# [Listed entries]

######

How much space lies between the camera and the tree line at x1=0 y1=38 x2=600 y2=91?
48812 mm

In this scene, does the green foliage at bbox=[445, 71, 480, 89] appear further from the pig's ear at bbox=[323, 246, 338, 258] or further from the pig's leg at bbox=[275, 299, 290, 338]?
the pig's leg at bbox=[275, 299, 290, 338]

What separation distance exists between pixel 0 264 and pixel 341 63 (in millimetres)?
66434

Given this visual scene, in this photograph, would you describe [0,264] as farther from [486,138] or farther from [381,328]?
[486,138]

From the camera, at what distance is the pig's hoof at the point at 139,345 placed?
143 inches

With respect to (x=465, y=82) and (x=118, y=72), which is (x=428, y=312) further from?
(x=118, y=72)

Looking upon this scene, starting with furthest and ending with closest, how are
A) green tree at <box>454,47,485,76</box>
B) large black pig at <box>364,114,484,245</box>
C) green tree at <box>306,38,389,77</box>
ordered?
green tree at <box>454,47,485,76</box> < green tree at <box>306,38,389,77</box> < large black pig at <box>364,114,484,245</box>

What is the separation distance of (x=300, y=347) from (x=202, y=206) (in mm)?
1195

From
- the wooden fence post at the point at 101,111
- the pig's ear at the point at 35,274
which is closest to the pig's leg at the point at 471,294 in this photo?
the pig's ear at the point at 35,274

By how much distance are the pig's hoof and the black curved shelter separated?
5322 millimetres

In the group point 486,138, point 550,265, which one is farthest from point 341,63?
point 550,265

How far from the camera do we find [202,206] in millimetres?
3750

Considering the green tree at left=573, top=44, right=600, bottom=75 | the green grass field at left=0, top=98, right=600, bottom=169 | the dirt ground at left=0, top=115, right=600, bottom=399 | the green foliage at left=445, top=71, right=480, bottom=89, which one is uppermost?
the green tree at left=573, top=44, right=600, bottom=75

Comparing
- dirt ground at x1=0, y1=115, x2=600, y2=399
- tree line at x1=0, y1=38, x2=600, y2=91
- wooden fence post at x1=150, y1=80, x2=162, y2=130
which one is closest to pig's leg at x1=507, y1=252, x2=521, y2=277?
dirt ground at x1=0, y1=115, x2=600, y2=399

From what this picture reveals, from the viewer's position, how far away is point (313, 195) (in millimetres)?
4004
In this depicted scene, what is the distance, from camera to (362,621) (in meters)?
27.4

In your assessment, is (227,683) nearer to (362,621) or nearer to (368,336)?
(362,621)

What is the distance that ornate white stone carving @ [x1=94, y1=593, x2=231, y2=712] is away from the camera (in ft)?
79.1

######

# [Description of the task]
Copy out all the records again, changing every "pig's hoof" to "pig's trotter" and leaving the rest untouched.

# [Result of this task]
How much space lies between the camera and the tree line at x1=0 y1=38 x2=600 y2=91?
48812 mm

In this scene, does the green foliage at bbox=[445, 71, 480, 89] appear further from the pig's ear at bbox=[323, 246, 338, 258] or further from the pig's leg at bbox=[275, 299, 290, 338]?
the pig's leg at bbox=[275, 299, 290, 338]

What separation distance exists between pixel 0 264 and pixel 341 63 (in millimetres)?
66434

Given this visual scene, in this photograph, would you describe [0,264] as farther from [486,138] or farther from [381,328]?
[486,138]

From the camera, at what distance is the pig's trotter at the point at 139,345 placed?
143 inches

With respect to (x=465, y=82) and (x=118, y=72), which is (x=428, y=312) further from?
(x=118, y=72)

Looking upon this scene, starting with furthest and ending with closest, how are
A) green tree at <box>454,47,485,76</box>
B) large black pig at <box>364,114,484,245</box>
C) green tree at <box>306,38,389,77</box>
ordered?
green tree at <box>454,47,485,76</box> < green tree at <box>306,38,389,77</box> < large black pig at <box>364,114,484,245</box>

What is the separation distance of (x=300, y=347) from (x=202, y=206) (in mm)?
1195

From
- the wooden fence post at the point at 101,111
- the pig's ear at the point at 35,274
which is closest to the pig's leg at the point at 471,294 in this photo?
the pig's ear at the point at 35,274

By how much distance are the pig's trotter and the black curved shelter separated?
5322 millimetres

In the group point 486,138, point 550,265, which one is farthest from point 341,63?
point 550,265

How far from the camera do we find [202,206] in millimetres?
3750

Considering the green tree at left=573, top=44, right=600, bottom=75 | the green grass field at left=0, top=98, right=600, bottom=169 | the dirt ground at left=0, top=115, right=600, bottom=399 | the green foliage at left=445, top=71, right=480, bottom=89, which one is uppermost?
the green tree at left=573, top=44, right=600, bottom=75

Comparing
- dirt ground at x1=0, y1=115, x2=600, y2=399
- tree line at x1=0, y1=38, x2=600, y2=91
- wooden fence post at x1=150, y1=80, x2=162, y2=130
which one is closest to pig's leg at x1=507, y1=252, x2=521, y2=277?
dirt ground at x1=0, y1=115, x2=600, y2=399

From what this picture reveals, from the viewer's position, how far away is point (313, 195) (in millimetres)?
4004
In this depicted scene, what is the distance, from camera to (362,621) (in meters)?
27.4

In your assessment, is (227,683) nearer to (362,621) or nearer to (368,336)?
(362,621)

What is the distance that ornate white stone carving @ [x1=94, y1=593, x2=231, y2=712] is away from the camera (in ft)?
79.1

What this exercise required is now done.